WRITTEN PROBLEM:
Change each "camera" in the records to "observer" and write the records out again, leaving everything else the same.

Records from a data collection:
::::::::
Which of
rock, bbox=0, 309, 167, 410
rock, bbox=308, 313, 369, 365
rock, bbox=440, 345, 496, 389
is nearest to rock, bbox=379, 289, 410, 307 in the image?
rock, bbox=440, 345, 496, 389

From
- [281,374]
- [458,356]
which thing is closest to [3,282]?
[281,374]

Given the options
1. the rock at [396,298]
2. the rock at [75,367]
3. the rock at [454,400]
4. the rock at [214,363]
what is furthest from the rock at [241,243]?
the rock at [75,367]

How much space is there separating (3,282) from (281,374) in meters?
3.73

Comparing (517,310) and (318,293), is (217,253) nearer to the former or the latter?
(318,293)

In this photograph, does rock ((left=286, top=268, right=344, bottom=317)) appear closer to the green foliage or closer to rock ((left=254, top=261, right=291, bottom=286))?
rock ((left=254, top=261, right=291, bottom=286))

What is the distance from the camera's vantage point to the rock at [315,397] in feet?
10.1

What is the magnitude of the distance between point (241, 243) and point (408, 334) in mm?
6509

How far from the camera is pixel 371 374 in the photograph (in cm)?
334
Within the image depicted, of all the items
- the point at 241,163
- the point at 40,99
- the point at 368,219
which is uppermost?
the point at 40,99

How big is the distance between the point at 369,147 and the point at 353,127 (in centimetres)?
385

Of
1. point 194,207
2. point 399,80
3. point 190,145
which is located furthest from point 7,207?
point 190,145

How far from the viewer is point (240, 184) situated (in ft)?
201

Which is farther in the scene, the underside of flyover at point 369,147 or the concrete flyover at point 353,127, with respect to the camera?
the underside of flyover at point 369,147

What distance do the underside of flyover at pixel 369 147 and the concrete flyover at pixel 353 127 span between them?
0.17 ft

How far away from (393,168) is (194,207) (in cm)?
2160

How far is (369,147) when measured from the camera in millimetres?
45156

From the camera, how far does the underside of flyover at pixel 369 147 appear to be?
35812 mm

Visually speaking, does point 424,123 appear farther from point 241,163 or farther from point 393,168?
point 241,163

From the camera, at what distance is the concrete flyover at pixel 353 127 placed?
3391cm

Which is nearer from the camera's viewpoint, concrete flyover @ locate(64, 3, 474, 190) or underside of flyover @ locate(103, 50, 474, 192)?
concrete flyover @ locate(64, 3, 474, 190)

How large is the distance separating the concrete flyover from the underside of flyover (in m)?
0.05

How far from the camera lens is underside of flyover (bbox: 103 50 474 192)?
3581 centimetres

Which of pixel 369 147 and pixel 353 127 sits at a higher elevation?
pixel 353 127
::::::::
ANSWER BELOW:
Which of
rock, bbox=0, 309, 167, 410
rock, bbox=308, 313, 369, 365
rock, bbox=440, 345, 496, 389
is nearest to rock, bbox=379, 289, 410, 307 in the image?
rock, bbox=440, 345, 496, 389

From
- [281,374]
- [458,356]
which thing is closest to [3,282]?
[281,374]

Given the options
1. the rock at [396,298]
2. the rock at [75,367]
3. the rock at [454,400]
4. the rock at [214,363]
what is furthest from the rock at [241,243]?
the rock at [75,367]

How much space is there separating (3,282) from (281,374) in meters?
3.73

Comparing (517,310) and (318,293), is (217,253) nearer to the former or the latter?
(318,293)

In this photograph, does rock ((left=286, top=268, right=344, bottom=317)) appear closer to the green foliage or closer to rock ((left=254, top=261, right=291, bottom=286))?
rock ((left=254, top=261, right=291, bottom=286))

What is the distance from the observer's vantage point to the rock at [315,397] in feet?
10.1

What is the magnitude of the distance between point (241, 243) and point (408, 334) in mm?
6509

How far from the observer is pixel 371 374 in the photograph (in cm)?
334
Within the image depicted, of all the items
- the point at 241,163
- the point at 40,99
- the point at 368,219
which is uppermost?
the point at 40,99

How big is the distance between the point at 369,147 and the point at 353,127 (in centimetres)?
385

Of
1. point 194,207
2. point 399,80
3. point 190,145
which is located furthest from point 7,207?
point 190,145

How far from the viewer is point (240, 184) situated (in ft)?
201

Which is farther in the scene, the underside of flyover at point 369,147 or the concrete flyover at point 353,127, with respect to the observer?
the underside of flyover at point 369,147

What distance do the underside of flyover at pixel 369 147 and the concrete flyover at pixel 353 127 span between them?
0.17 ft

How far away from (393,168) is (194,207) (in cm)?
2160

How far is (369,147) when measured from the observer in millimetres?
45156

From the observer, how far does the underside of flyover at pixel 369 147 appear to be?
35812 mm

Visually speaking, does point 424,123 appear farther from point 241,163 or farther from point 393,168?
point 241,163

From the observer, at what distance is the concrete flyover at pixel 353 127 placed?
3391cm

Which is nearer from the observer's viewpoint, concrete flyover @ locate(64, 3, 474, 190) or underside of flyover @ locate(103, 50, 474, 192)?
concrete flyover @ locate(64, 3, 474, 190)

How large is the distance separating the concrete flyover from the underside of flyover (in m)?
0.05

How far from the observer lens is underside of flyover (bbox: 103 50 474 192)?
3581 centimetres

Which of pixel 369 147 and pixel 353 127 sits at a higher elevation?
pixel 353 127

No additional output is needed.